-->
Page 1 of 1

WiFiClient fails when called very frequently

PostPosted: Thu Nov 24, 2016 11:21 am
by fgomes
Hi,

In order to test the software and hardware stability, I've reduced the time between calls to a function that uses WiFiClient to make an HTTP GET and read the server response. The function is the following:

Code: Select allbool sendGatewayInfo()
{
    WiFiClient client;
   
    if (client.connect(myHost, myPort)) {
      printLog("Send gateway: connected...");
      sprintf(myUrl, "/input/post.json?node=%d&apikey=%s&json={millis:%ul,heap:%d,rssi:%d}", NODEID, apikey, millis(), ESP.getFreeHeap(), WiFi.RSSI());
      client.print(String("GET ") + myUrl + " HTTP/1.1\r\n" + "Host: " + myHost + ":" + myPort + "\r\n" + "User-Agent: VLC/2.2.1 LibVLC/2.2.1\r\nConnection: close\r\n\r\n");
      if(client.connected()){   
        unsigned long next = millis() + 5000;
        while(!client.available()) {
          yield();
          if(!client.connected()) {
            client.stop();
            serverFail++;
            printLog("Server failed 2.0\r\n");
            return false;
          }
          if ((long)(millis()-next) > 0) {
            Serial.println(">5s waiting for server reply");
            Serial.println(client.available());
            client.stop();
            serverFail++;
            printLog("Server failed 2.1\r\n");
            return false;
          }
        }
        if(client.connected() && client.available()) {
          client.read(buf, client.available());
          printLog((char*)buf);   
          client.stop();     
          serverFail = 0;
          return true;
        }
      } else {
        serverFail++;
        printLog("Server failed 2.2\r\n");         
      }
    } else {
      serverFail++;
      printLog("Server failed 2.3\r\n");       
    } 
    client.stop();
    return false;
}


This is the call in the main loop:

Code: Select allif((long)( millis()-lNext) >= 0) {
    lNext += 500;
    if(!sendGatewayInfo()) {
      printLog("Send gateway info failed!");
    }
}


I'm usually calling this function in the loop function, only once per minute. In order to stress test the system I started calling it once per second, and it worked well (more than 8 hours running without any failure). But if I reduce the time in the loop to 500ms, I started to have failures, the node reports that doesn't have received the answer from the server, and some times it even crashes (with exception 28 and 29). So my doubt is what could be the cause? Should I guarantee some time between connections in order to have some 'hosekeeping' done in the background? I don't need to transmit every 500ms but I want to understand the failure, because in the field this node is blocking after some days working, and the problem could be related to this one - perhaps if two connections are made very close in time could trigger this situation?
══════════
### EXERCISE REQUIREMENTS
- 1) In the WiFiClient forum post, how long did the system run without any failure when the function was called once per second?
- 2) Continue the WiFiClient forum post from its last sentence.
The listing plays no part in this work.

### SOURCE MATERIAL
══════════
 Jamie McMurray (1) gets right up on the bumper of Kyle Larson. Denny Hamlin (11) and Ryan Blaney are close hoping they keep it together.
══════════
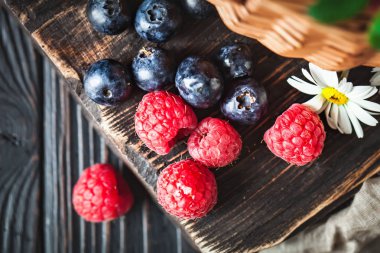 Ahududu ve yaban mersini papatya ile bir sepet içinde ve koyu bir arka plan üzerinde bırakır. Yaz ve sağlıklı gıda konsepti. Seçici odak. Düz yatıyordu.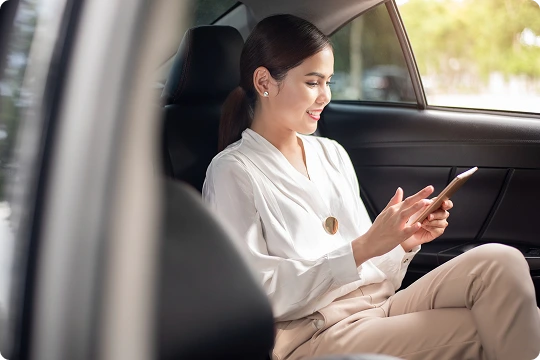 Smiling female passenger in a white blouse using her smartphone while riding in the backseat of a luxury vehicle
══════════
### EXPECTED RESULTS
- 1) More than 8 hours.

- 2)
Best regards

Fernando

Re: WiFiClient fails when called very frequently

PostPosted: Tue Nov 29, 2016 12:10 pm
by mrburnette
Stress testing is all fine and well, but you are "modifying" the sketch to test which makes the test invalid, IMO. You must test as will be used.

As to stability, consider that your Sketch Code runs under a simple task manager, NON-OS

Your loop() must repeat within 30mS - 50mS maximum or the RF section will go stale. Therefore, you must do some software architecture thinking and ensure that if you have a long loop/function that you break-it-up with delay(0) or delay(1) or yield().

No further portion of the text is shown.